## [Set problem a]
Transcribe the stretch of the microlensing documentation from "moana.lens.critic_2l(s, q, phi)[source]" through "parameter in [0,2*pi].".

## [Reading passage]
**********
Microlensing

Lens properties

class moana.lens.Microlens(sep=1.0, q=0.001, frame=None, **kwargs)[source]

Define a binary lens.

Parameters:

  • sep (float) – separation between primary and secondary, in units of the Einstein radius.

  • q (float) – planet-to-host star mass ratio.

  • frame (LensReferenceFrame | None)

Keyword Arguments:

  • s (float) – alias for sep.

  • eps1 (float) – planet-to-host star mass fraction.

class moana.lens.ResonantCaustic(sep=1.0, q=0.001, **kwargs)[source]

Sample a resonant caustic.

Parameters:

  • sep (float) – separation between primary and secondary, in units of the Einstein radius.

  • q (float) – planet-to-host star mass ratio.

Keyword Arguments:

  • s (float) – alias for sep.

  • eps1 (float) – planet-to-host star mass fraction.

moana.lens.close_limit_2l(q)[source]

Compute the limit between resonant and close-separation caustics.

Parameters:

q (ndarray) – list of lens mass ratios.

Returns:

limit as a function of q.

Return type:

ndarray

moana.lens.critic_2l(s, q, phi)[source]

Cumpute solution of the Witt equation.

To sample critic curves, use the convention: - the heaviest body (mass m1) is the origin; - the lightest body (mass m2) is at (-s, 0).

Parameters:

  • s (float) – separation

  • q (float) – the lens mass ratio q = m2/m1.

  • phi (float) – the angle parameter in [0,2*pi].

Returns:

numpy array of the complex roots.

moana.lens.lens_equation_2l(xcoords, eps, z)[source]

Apply the binary-lens equation to an affix.

Conventions: - the heaviest body (mass m1) is the origin; - the lightest body (mass m2) is at (-s, 0).

Parameters:

  • s – separation

  • q – the lens mass ratio q = m2/m1.

  • z (complex) – complex number in the lens plane.

  • xcoords (float)

  • eps (float)

Returns:

numpy array of the corresponding position in the source plane

moana.lens.shape(s, q)[source]

Compute the limit between resonant and close-separation caustics.

Parameters:

  • s (ndarray) – list of separation values.

  • q (ndarray) – list of lens mass ratios.

Returns:

list of str, where ‘c’ means close, ‘r’ means ‘resonant’, and ‘w’ means

wide’.

Return type:

ndarray

moana.lens.wide_limit_2l(q)[source]

Compute the limit between resonant and wide-separation caustics.
**********
## [Data provided]
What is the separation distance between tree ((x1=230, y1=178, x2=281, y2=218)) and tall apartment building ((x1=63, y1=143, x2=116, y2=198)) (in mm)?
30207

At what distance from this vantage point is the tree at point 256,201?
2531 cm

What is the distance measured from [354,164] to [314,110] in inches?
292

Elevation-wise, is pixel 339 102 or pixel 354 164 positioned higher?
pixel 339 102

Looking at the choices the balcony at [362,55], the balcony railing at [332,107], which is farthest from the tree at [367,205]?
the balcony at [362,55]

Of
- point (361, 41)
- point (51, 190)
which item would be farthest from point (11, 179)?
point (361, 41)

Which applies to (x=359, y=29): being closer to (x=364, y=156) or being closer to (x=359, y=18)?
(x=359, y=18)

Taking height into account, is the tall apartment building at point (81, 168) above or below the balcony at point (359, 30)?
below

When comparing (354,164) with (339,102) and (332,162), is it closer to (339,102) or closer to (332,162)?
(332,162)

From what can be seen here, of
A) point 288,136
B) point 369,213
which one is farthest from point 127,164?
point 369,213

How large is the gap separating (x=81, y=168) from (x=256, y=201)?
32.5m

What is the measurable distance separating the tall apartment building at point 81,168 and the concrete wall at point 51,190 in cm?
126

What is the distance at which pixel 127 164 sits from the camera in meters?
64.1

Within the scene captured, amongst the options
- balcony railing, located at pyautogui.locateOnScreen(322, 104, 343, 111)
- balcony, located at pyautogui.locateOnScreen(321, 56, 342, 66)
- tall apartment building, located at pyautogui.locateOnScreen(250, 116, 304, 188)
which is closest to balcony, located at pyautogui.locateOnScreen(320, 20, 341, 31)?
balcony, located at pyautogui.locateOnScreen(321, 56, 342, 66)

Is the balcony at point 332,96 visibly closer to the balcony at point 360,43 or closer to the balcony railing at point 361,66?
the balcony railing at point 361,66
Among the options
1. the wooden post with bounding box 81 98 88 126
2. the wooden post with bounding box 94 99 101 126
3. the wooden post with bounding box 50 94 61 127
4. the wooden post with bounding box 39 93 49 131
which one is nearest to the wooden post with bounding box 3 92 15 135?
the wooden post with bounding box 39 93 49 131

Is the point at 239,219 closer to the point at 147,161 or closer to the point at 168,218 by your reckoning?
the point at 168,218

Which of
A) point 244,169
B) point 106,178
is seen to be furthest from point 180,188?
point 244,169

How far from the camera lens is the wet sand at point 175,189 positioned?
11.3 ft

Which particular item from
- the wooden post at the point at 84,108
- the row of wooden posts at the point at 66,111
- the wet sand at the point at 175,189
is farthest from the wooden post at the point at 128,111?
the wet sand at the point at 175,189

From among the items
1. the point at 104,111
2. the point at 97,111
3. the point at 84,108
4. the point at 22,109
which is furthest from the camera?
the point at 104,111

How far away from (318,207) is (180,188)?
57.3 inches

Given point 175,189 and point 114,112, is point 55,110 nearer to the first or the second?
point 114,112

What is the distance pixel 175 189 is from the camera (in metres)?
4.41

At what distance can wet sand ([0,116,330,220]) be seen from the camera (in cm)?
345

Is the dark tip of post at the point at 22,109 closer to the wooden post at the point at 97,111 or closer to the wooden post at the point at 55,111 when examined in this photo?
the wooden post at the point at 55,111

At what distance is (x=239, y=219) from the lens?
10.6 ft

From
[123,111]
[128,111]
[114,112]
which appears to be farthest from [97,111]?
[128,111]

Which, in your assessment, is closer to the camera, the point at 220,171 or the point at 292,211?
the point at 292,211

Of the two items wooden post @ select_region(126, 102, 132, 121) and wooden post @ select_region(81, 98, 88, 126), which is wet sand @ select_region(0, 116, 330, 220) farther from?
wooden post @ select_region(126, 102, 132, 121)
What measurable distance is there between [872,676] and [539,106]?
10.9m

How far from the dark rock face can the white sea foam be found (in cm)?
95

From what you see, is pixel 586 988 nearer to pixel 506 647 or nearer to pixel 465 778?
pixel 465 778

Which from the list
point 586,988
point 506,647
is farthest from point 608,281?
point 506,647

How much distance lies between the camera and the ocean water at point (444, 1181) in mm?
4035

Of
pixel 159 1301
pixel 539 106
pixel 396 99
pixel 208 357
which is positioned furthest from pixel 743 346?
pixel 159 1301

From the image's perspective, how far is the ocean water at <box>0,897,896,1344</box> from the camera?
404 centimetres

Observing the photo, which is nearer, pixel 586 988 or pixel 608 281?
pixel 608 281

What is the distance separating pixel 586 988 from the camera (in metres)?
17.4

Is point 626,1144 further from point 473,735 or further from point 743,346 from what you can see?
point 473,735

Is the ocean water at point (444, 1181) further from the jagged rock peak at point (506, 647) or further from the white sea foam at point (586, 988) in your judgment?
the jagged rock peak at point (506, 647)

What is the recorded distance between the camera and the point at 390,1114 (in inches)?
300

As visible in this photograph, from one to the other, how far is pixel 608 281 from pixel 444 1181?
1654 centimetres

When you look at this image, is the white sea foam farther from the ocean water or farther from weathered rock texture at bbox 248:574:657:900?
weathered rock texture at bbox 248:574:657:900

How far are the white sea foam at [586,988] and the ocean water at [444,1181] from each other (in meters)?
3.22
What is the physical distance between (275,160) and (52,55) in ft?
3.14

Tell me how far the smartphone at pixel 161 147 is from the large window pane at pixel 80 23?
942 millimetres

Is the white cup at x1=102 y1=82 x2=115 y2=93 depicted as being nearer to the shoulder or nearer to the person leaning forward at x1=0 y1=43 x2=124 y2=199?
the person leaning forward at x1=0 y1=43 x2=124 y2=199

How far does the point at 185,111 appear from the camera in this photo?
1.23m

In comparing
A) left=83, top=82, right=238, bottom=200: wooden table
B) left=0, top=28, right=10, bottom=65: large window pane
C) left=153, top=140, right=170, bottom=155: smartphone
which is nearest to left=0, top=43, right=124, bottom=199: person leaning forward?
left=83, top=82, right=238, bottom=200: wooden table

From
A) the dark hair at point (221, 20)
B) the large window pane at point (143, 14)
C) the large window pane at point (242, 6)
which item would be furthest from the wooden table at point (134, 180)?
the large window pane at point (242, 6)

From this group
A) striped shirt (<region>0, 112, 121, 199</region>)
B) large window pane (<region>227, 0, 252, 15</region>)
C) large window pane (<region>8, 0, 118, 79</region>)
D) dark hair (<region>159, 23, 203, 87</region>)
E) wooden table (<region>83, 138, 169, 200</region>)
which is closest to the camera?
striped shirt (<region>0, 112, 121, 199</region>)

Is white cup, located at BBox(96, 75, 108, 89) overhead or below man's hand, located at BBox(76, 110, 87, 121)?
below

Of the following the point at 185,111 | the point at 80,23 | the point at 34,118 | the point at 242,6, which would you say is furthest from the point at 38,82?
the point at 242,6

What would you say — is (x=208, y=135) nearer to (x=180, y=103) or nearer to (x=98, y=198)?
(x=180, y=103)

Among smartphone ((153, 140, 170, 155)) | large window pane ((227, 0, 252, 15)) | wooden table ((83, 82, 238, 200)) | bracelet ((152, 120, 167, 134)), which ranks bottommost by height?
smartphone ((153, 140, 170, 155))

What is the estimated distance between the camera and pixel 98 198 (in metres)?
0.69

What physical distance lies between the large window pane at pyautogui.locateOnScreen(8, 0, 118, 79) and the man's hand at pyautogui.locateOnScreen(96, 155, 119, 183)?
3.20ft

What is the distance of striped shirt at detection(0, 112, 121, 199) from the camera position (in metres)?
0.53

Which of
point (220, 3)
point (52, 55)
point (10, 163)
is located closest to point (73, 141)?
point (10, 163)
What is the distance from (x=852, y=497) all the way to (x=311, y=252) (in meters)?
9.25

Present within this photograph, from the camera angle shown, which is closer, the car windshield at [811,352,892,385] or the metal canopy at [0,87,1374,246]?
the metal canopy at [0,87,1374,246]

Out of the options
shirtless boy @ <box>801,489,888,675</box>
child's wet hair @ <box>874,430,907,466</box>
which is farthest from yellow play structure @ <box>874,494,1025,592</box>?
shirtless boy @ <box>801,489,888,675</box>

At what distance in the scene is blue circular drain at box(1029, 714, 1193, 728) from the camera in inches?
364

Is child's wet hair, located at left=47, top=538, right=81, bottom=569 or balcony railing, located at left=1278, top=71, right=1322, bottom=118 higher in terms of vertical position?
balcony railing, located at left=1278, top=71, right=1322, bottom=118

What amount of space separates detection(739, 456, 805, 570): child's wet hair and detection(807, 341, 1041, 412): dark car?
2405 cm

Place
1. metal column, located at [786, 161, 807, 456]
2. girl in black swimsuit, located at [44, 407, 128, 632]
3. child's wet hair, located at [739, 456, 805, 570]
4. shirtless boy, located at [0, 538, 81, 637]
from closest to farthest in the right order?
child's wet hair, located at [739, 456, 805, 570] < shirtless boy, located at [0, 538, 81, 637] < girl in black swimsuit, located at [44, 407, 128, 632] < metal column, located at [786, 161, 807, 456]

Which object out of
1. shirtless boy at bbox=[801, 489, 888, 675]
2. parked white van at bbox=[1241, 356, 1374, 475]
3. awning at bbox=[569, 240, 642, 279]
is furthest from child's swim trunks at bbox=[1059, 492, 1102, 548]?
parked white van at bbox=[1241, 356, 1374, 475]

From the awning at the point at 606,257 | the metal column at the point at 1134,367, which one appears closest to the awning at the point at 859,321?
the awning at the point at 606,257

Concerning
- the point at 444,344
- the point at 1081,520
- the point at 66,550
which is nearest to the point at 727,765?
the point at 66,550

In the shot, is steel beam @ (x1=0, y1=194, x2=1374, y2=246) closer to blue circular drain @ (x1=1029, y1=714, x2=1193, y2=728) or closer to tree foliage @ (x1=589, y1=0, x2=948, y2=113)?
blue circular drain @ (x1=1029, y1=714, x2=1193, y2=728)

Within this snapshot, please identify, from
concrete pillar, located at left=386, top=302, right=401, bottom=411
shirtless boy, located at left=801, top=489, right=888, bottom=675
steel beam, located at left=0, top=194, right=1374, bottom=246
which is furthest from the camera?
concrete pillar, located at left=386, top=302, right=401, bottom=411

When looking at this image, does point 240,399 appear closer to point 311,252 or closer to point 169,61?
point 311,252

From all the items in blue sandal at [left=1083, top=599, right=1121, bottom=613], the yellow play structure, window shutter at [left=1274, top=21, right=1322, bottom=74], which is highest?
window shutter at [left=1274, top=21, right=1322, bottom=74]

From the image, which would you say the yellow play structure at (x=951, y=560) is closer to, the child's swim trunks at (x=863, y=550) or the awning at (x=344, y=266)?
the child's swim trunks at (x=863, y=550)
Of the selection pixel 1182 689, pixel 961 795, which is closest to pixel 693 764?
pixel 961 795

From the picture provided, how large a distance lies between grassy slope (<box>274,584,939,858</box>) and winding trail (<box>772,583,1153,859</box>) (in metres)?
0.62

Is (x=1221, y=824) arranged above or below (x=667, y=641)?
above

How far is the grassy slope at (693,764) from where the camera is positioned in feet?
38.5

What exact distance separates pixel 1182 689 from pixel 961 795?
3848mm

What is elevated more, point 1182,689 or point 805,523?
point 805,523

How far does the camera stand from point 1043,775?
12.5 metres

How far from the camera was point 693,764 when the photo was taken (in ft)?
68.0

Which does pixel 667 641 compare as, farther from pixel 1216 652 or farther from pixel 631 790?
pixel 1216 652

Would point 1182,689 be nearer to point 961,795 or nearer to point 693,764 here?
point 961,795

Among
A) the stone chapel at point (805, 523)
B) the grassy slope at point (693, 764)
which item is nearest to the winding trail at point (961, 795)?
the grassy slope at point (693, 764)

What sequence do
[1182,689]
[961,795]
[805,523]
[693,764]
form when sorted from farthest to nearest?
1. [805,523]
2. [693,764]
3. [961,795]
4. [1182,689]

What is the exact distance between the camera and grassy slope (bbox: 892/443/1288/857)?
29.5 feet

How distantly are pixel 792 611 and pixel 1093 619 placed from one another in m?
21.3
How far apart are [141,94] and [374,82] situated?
**********
## [Set problem b]
Reproduce, word for word, the stretch of the records from the line containing "As visible in" through the line containing "942 millimetres", with both of those lines included.

## [Exercise result a]
moana.lens.critic_2l(s, q, phi)[source]

Cumpute solution of the Witt equation.

To sample critic curves, use the convention: - the heaviest body (mass m1) is the origin; - the lightest body (mass m2) is at (-s, 0).

Parameters:

  • s (float) – separation

  • q (float) – the lens mass ratio q = m2/m1.

  • phi (float) – the angle parameter in [0,2*pi].

## [Exercise result b]
As visible in this photograph, from one to the other, how far is pixel 608 281 from pixel 444 1181?
1654 centimetres

When you look at this image, is the white sea foam farther from the ocean water or farther from weathered rock texture at bbox 248:574:657:900?
weathered rock texture at bbox 248:574:657:900

How far are the white sea foam at [586,988] and the ocean water at [444,1181] from each other (in meters)?
3.22
What is the physical distance between (275,160) and (52,55) in ft?
3.14

Tell me how far the smartphone at pixel 161 147 is from the large window pane at pixel 80 23?
942 millimetres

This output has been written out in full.